0 / 0
Accessing data in AWS through access points from a notebook

Accessing data in AWS through access points from a notebook

In Cloud Pak for Data as a Service you can access data stored in AWS S3 buckets through access points from a notebook.

Run the notebook in an environment in Cloud Pak for Data as a Service. Create an internet-enabled access point to connect to the S3 bucket.

Connecting to AWS S3 data through an internet-enabled access point

You can access data in an AWS S3 bucket through an internet-enabled access point in any AWS region.

To access S3 data through an internet-enabled access point:

  1. Create an access point for your S3 bucket. See Creating access points.

    Set the network origin to Internet.

  2. After the access point is created, make a note of the Amazon resource name (ARN) for the access point.

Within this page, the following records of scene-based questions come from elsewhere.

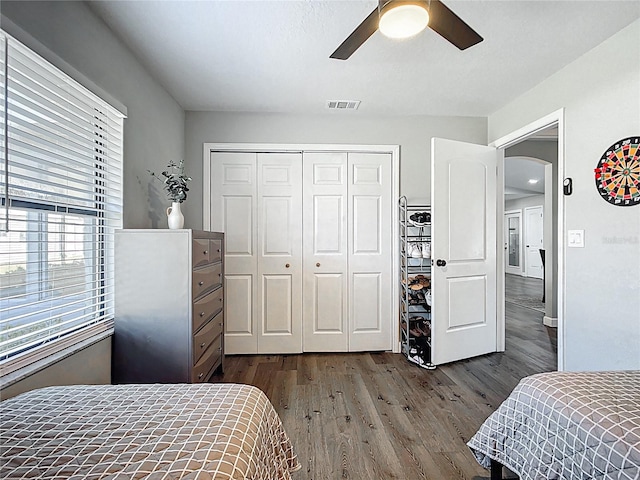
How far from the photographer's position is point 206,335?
2.55 meters

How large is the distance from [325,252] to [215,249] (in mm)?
1232

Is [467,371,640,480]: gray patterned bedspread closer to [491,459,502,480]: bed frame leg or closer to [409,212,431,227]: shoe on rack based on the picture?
[491,459,502,480]: bed frame leg

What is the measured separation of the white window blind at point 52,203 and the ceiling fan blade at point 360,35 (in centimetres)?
137

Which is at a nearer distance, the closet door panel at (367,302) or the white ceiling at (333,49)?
the white ceiling at (333,49)

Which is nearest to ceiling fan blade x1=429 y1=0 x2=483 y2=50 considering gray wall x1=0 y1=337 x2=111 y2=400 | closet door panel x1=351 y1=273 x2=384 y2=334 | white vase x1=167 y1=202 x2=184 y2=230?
white vase x1=167 y1=202 x2=184 y2=230

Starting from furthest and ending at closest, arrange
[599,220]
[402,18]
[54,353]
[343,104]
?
[343,104] < [599,220] < [54,353] < [402,18]

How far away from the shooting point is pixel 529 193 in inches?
400

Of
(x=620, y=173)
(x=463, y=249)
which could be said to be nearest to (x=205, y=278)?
(x=463, y=249)

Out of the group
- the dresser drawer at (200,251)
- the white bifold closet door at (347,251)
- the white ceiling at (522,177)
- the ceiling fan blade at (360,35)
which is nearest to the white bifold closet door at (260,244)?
the white bifold closet door at (347,251)

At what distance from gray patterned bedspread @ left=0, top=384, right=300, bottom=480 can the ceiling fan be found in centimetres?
161

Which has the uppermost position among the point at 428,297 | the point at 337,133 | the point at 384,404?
the point at 337,133

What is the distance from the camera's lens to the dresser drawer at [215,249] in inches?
106

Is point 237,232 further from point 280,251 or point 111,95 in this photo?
point 111,95

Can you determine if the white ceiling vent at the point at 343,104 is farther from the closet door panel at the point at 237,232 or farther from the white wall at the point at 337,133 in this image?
the closet door panel at the point at 237,232
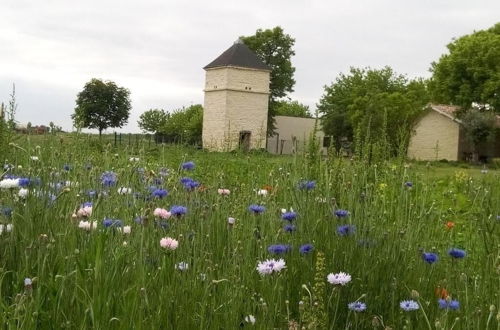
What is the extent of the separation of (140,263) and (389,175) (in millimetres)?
2886

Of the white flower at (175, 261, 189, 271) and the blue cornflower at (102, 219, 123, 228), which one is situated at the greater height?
the blue cornflower at (102, 219, 123, 228)

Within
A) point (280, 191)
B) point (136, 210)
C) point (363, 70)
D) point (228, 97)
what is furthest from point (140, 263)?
point (363, 70)

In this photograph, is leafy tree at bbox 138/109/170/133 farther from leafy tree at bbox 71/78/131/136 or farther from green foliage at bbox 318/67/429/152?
green foliage at bbox 318/67/429/152

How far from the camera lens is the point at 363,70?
58.9 m

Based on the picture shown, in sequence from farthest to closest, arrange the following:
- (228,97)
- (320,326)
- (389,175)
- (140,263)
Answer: (228,97) → (389,175) → (320,326) → (140,263)

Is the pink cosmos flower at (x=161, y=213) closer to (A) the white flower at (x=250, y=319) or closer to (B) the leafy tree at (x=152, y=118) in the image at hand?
(A) the white flower at (x=250, y=319)

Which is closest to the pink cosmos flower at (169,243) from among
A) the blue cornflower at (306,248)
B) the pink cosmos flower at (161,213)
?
the pink cosmos flower at (161,213)

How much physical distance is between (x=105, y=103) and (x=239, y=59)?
22.8m

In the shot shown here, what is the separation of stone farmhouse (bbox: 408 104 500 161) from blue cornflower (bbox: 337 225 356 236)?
1648 inches

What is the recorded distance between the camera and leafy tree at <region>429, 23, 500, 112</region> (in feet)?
139

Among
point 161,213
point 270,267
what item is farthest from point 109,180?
point 270,267

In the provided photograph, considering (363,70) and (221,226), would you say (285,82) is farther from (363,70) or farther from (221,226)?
(221,226)

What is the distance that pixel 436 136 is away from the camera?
4800cm

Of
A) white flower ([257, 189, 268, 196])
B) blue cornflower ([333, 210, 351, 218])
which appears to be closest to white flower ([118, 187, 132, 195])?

Example: ARN: arn:aws:s3:us-east-1:675068711478:accesspoint/cust-data-bucket-internet-ap. You will need to enter the ARN in your notebook.

Accessing AWS S3 data from your notebook

The following sample code snippet shows you how to access AWS data from your notebook by using an access point:

import boto3
import pandas as pd

# use an access key and a secret that has access to the bucket
access_key="..."  
secret="..." 

s3_client = boto3.client('s3', aws_access_key_id=access_key, aws_secret_access_key=secret)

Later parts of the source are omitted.